Job Cuts At Enigmatic Apple Car Project Underscore Self-Driving Tech's Hard Realities

Apple CEO Tim Cook speaks while unveiling new products during a launch event at the Brooklyn Academy of Music on October 30, 2018 in New York.

Apple CEO Tim Cook speaks while unveiling new products during a launch event at the Brooklyn Academy of Music on October 30, 2018 in New York.Getty Images

Little is known about Apple’s plans for the automotive space, after years of speculation ranging from electric cars to fully autonomous vehicles. News that it’s shedding jobs on its self-driving tech team suggests even Apple isn’t entirely certain.

More than 200 people were let go this week from the internal unit that’s been developing Apple’s autonomous technology, Apple said Thursday after CNBC first reported news of the cuts at what’s known as Project Titan.

“As the team focuses their work on several key areas for 2019, some groups are being moved to projects in other parts of the company, where they will support machine learning and other initiatives, across all of Apple,” the company said in an emailed statement. “There is a huge opportunity with autonomous systems, that Apple has unique capabilities to contribute, and that this is the most ambitious machine learning project ever.”

Apple’s move comes amid a growing consensus that autonomous vehicle technology is likely to take longer to master than many advocates believed. Even Alphabet’s Waymo, which has the most advanced program and which launched a limited commercial self-driving service in Phoenix in December, has cautioned that “the time period is going to be longer than you might think” for self-driving vehicles to be everywhere. The death of a pedestrian struck by an autonomous Uber test vehicle last March also called into question just how ready the technology is for public deployment.

(For more on the launch of its commercial service, see At Waymo, It’s Launch Time For Google’s Biggest Moonshot)

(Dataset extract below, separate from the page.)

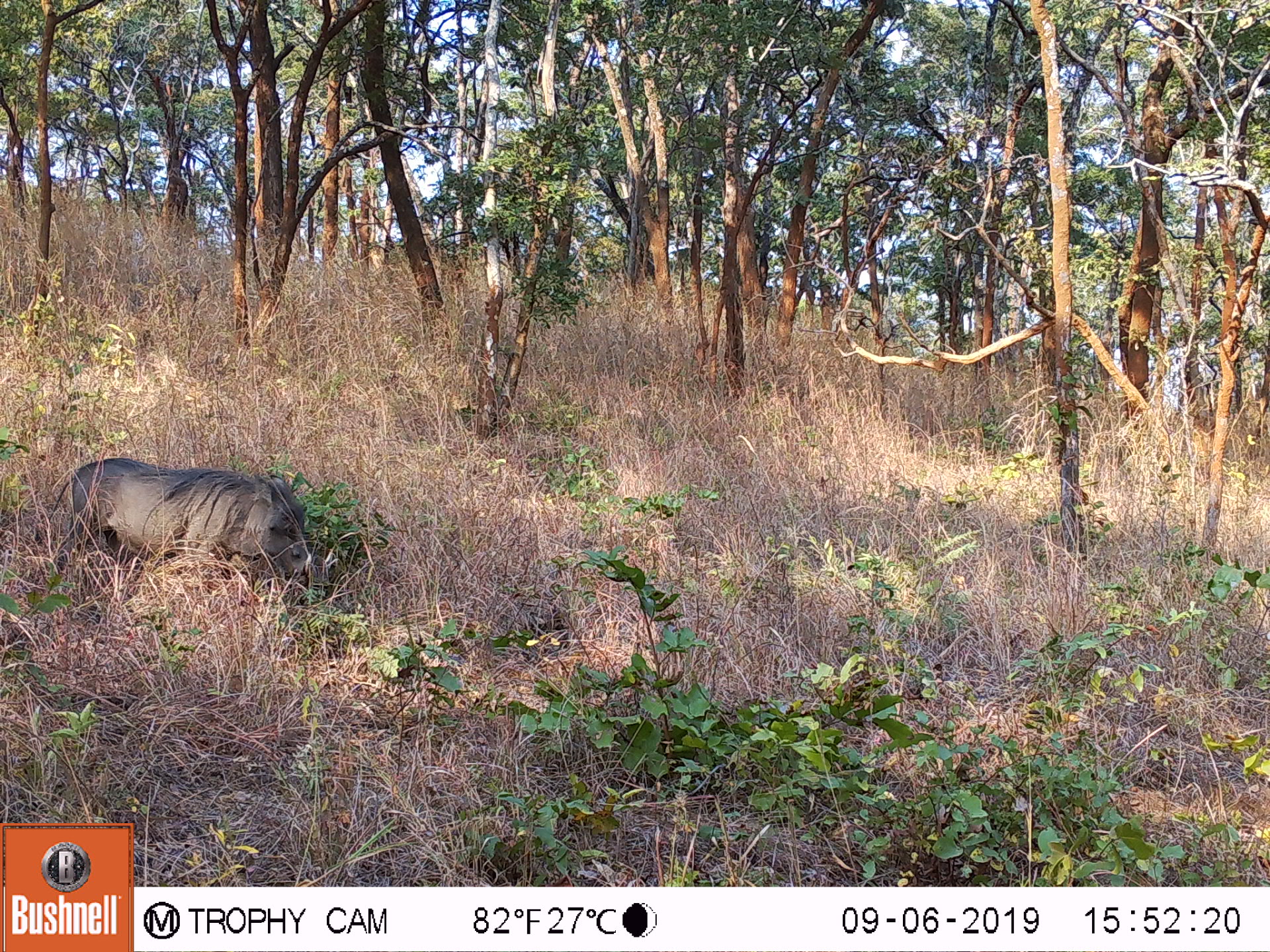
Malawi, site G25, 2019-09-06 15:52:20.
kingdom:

Even so, Waymo, General Motors’ Cruise and scores of other autonomous tech players are committing billions of dollars to the technology and have outlined long-term aspirations to offer automated ride and delivery services. Apple has never said whether it's designing a vehicle or just building artificial intelligence or the hardware, like sensors, that goes with self-driving cars.

“Inside Apple, there are certainly people who understood the purpose of this [autonomous vehicle] program,” said Gartner research analyst Mike Ramsey. “Outside of Apple nobody really understands what it is.”

Apple began testing a small fleet of modified Lexus RX hybrid crossovers in California in early 2017 and currently has a total of 72 permitted autonomous vehicles in the state, according to the California Department of Motor Vehicles. It has also filed a disengagement report with the state, detailing how frequently in the past year a human safety driver had to take over control of the vehicle from the autonomous system, and that will be publicly available within the next few weeks, said agency spokesman Martin Greenstein.

Its test program, and some patent filings, are among the few specific public details known. Apple cut hundreds of engineers from the program in late 2016, according to media reports that the company never confirmed. That was after it reportedly hired more than a 1,000 people for the project. Doug Field, who resigned as Tesla’s head of engineering in 2018, rejoined Apple last August to lead Project Titan along with Bob Mansfield, Apple's senior vice president of technologies.

The job cuts within the group were part of a restructuring under Titan’s new leadership, according to CNBC.

Apple CEO Tim Cook has avoided sharing any specifics about Titan, though he said in an August 1, 2017, earnings call that “we do have a large project going and are making a big investment in this”—with an added caveat.

"From our point of view, autonomy is sort of the mother of all AI projects, and the autonomous systems can be used in a variety of ways, and a vehicle is only one,” he said. “There are many different areas of it, and I don't want to go any further with that."